> Short problem: Reproduce every line of the records below without a single change.

> Information supplied:
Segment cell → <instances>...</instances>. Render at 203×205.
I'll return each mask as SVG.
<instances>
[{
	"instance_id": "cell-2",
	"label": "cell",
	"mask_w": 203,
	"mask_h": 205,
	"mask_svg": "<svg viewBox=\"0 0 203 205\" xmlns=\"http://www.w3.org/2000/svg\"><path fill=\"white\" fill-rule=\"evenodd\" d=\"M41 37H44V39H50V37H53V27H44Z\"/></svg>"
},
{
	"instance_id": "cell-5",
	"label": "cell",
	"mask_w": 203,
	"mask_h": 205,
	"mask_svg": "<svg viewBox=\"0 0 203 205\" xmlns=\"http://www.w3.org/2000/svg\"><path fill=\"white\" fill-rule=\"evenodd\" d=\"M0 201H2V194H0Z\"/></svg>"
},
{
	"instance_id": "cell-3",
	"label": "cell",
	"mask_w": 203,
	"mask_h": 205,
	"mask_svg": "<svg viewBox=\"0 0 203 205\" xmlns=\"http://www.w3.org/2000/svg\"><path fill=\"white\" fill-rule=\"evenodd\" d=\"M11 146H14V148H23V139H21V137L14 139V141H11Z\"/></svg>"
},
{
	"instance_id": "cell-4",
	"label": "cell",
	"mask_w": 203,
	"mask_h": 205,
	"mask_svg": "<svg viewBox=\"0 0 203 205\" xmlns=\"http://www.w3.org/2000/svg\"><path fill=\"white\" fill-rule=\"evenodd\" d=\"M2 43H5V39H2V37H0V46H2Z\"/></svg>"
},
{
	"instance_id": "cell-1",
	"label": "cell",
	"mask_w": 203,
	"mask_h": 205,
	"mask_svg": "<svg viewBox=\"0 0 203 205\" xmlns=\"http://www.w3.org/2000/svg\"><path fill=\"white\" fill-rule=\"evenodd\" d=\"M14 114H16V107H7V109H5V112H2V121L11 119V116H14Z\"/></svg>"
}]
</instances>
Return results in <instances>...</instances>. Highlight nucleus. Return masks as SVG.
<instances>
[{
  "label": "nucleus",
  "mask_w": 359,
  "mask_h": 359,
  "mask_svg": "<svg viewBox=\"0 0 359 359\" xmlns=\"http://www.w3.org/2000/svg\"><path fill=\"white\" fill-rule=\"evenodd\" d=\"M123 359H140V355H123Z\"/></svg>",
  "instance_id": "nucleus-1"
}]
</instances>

> Response below:
Segment cell → <instances>...</instances>. Render at 203×205.
I'll return each mask as SVG.
<instances>
[{
	"instance_id": "cell-2",
	"label": "cell",
	"mask_w": 203,
	"mask_h": 205,
	"mask_svg": "<svg viewBox=\"0 0 203 205\" xmlns=\"http://www.w3.org/2000/svg\"><path fill=\"white\" fill-rule=\"evenodd\" d=\"M41 37H44V39H50V37H53V27H44Z\"/></svg>"
},
{
	"instance_id": "cell-5",
	"label": "cell",
	"mask_w": 203,
	"mask_h": 205,
	"mask_svg": "<svg viewBox=\"0 0 203 205\" xmlns=\"http://www.w3.org/2000/svg\"><path fill=\"white\" fill-rule=\"evenodd\" d=\"M0 201H2V194H0Z\"/></svg>"
},
{
	"instance_id": "cell-3",
	"label": "cell",
	"mask_w": 203,
	"mask_h": 205,
	"mask_svg": "<svg viewBox=\"0 0 203 205\" xmlns=\"http://www.w3.org/2000/svg\"><path fill=\"white\" fill-rule=\"evenodd\" d=\"M11 146H14V148H23V139H21V137L14 139V141H11Z\"/></svg>"
},
{
	"instance_id": "cell-4",
	"label": "cell",
	"mask_w": 203,
	"mask_h": 205,
	"mask_svg": "<svg viewBox=\"0 0 203 205\" xmlns=\"http://www.w3.org/2000/svg\"><path fill=\"white\" fill-rule=\"evenodd\" d=\"M2 43H5V39H2V37H0V46H2Z\"/></svg>"
},
{
	"instance_id": "cell-1",
	"label": "cell",
	"mask_w": 203,
	"mask_h": 205,
	"mask_svg": "<svg viewBox=\"0 0 203 205\" xmlns=\"http://www.w3.org/2000/svg\"><path fill=\"white\" fill-rule=\"evenodd\" d=\"M14 114H16V107H7V109H5V112H2V121L11 119V116H14Z\"/></svg>"
}]
</instances>
Return results in <instances>...</instances>. Highlight nucleus. Return masks as SVG.
<instances>
[{
  "label": "nucleus",
  "mask_w": 359,
  "mask_h": 359,
  "mask_svg": "<svg viewBox=\"0 0 359 359\" xmlns=\"http://www.w3.org/2000/svg\"><path fill=\"white\" fill-rule=\"evenodd\" d=\"M123 359H140V355H123Z\"/></svg>",
  "instance_id": "nucleus-1"
}]
</instances>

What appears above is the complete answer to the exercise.